------ Document passage
When I was a child, I sat cross-legged on my bed poring over old books depicting curious plants in a faraway land. One contained a black and white photograph of a curious flower growing in the jungles of Southeast Asia. I can still picture it: an astonishingly large, slightly grotesque-looking pentagon, draped over the floor like a starfish. This was the largest flower in the world, the book said, spanning over a metre. I was possessed by it and wanted to see one growing in the wild more than anything. Rafflesia had cast its spell on me.
But Southeast Asia may as well have been the moon to me back then. There was no way in which I could see the plant that haunted me from the other side of the planet. So I conjured it up in a pretend rainforest. We lived next to an old cemetery where I scrambled up yew trees and swung from the branches, pretending I was in the jungle. I made a life-sized Rafflesia replica out of papier mâché and clay, then in a wild corner of the cemetery I sat on a fallen gravestone in the thicket, staring at it. This was the closest I could get to the world’s largest flower.
Today I am a botanist. I work at the University of Oxford’s Botanic Garden and I’ve dedicated my life to studying the biology of extraordinary plants such as Rafflesia, revealing their secrets, and trying to find ways to save them from extinction: a threat faced by two in five of the world’s plant species. Most of the 40 species of Rafflesia are threatened, but the plant is challenging to protect: it is almost impossible to grow, and its seeds cannot be stored for long periods in the way most species can.
All plants have a tough time when it comes to conservation: most of us don’t even see them; or at least not in the same way we do animals. This is a phenomenon known metaphorically as ‘plant blindness’. We’re well-attuned to seeing other animals, which we evolved to hunt and flee. But we tend to perceive plants as a green backdrop against which we, and other animals, play out our lives. Ask someone to name an endangered animal and they’ll list several; ask the same of a plant, and people tend to look blankly at the ceiling.
Plants are not inanimate. They co-exist in a constant battle fought in slow motion. Speed things up and you’d see them lashing, groping, and fighting; kidnapping, playing tricks on, and even hunting animals. We live in a time of unprecedented global challenges to which plants hold many of the solutions, from food security and medicine to carbon capture: we can’t afford to ignore them. In the book Pathless Forest I seek to portray plants differently: for them to push up against the margins of convention; and show how they are vital for our own future as for that of the planet we share.
Here, in an exclusive extract from Pathless Forest, we hear about the moment that Dr Chris Thorogood encountered this alien-like flower for the first time.
Suddenly, an electric frisson runs along my arms, lifting the hairs like static. That’s how I know we’ve found it. ‘THERE!’ exclaims Pat, pointing to a confusion of vines. We freeze.
I follow his eyes along the swarm of tentacles writhing to the floor. And there — there at its source — is a fivefold miracle.
At last.
It looks like one of Ernst Haeckel’s creatures, pushing itself up out of the earth. Pat shepherds us towards the fleshy, starfishy thing.
------------
------ Supplied entries
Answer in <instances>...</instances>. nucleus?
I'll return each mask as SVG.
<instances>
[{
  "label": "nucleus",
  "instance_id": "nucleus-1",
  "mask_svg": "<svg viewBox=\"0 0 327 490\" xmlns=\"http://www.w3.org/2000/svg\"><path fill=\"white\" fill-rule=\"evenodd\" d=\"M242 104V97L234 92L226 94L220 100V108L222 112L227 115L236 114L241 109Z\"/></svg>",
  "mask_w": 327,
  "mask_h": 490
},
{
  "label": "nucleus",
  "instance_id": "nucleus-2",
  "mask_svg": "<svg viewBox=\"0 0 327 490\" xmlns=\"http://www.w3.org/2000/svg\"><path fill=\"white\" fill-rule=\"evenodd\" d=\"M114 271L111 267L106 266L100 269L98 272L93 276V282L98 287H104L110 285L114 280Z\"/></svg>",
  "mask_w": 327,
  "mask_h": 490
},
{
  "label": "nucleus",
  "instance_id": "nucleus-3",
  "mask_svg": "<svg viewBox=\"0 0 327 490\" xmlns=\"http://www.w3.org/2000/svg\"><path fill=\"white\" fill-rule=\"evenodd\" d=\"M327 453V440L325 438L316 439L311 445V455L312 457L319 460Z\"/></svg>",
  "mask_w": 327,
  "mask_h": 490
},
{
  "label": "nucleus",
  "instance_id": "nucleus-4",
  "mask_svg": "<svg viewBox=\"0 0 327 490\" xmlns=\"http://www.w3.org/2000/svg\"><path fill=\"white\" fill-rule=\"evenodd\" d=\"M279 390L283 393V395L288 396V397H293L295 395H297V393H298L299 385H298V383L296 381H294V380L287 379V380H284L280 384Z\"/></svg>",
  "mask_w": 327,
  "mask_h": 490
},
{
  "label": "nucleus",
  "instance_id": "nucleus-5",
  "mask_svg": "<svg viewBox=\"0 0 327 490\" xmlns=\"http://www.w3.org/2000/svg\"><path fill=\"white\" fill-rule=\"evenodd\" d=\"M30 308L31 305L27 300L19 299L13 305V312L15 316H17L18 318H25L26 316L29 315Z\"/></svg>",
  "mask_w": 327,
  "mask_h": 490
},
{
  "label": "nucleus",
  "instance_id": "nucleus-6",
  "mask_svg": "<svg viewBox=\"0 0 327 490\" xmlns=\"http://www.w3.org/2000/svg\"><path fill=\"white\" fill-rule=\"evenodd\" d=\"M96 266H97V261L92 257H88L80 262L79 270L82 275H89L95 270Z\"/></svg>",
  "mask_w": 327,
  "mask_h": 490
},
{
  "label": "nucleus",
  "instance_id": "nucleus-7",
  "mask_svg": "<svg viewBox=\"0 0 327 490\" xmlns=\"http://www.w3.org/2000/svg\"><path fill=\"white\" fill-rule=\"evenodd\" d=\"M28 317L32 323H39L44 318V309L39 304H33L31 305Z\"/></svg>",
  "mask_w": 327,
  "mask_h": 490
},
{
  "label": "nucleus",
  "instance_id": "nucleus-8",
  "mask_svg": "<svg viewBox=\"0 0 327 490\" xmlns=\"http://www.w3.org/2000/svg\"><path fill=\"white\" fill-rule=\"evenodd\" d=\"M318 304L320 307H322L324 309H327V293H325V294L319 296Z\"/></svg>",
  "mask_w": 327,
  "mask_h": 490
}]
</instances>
------------
Explore the material -
A – In the Rafflesia passage, why does the botanist say the plant is challenging to protect? Answer in one to three sentences.
B – Continue the Rafflesia passage, starting after its final sentence.

Per-task outputs -
A – Rafflesia is almost impossible to grow. Its seeds also cannot be stored for long periods, as most species' seeds can.

B –
Rafflesia panchoana: one of the smallest in the genus, no larger than a stretched hand. On closer inspection we find a whole procession of them, each at different stages of development: spent flowers black and glistening, alongside little brown buds like unpolished conkers.
‘Little big flowers,’ Pat christens them, his eyebrows aflutter.
I crouch to peer at the single open specimen: a box-fresh, pocket Rafflesia. It looks solid, powerful; more alive than the surrounding plants. Its otherness is ridiculous. I trace my finger along one of the ear-shaped lobes to know that it’s real. It’s rough, like woodchip wallpaper, and soapy. In its centre sits a latte-brown disc, singed along the edges; it looks for all the world like crème brûlée. Its petals are the colour of blood. They’re showered in a white constellation applied more thickly around the middle, falling and fading over the edges. Like a red galaxy. Mesmerising.
‘Do you know how to sex a Rafflesia flower?’ Pat asks, breaking the spell. ‘You put your finger here,’ he says, looking up at me, then cups his hand under the little disk. ‘If it is wet and sticky,’ he continues, peering into the mechanism of the flower, ‘then you know you have a female.’ He glances at me again, pauses, then guffaws.
We choreograph photos of the flower, photos of each other with the flower, and photos of each other taking photos of the flower.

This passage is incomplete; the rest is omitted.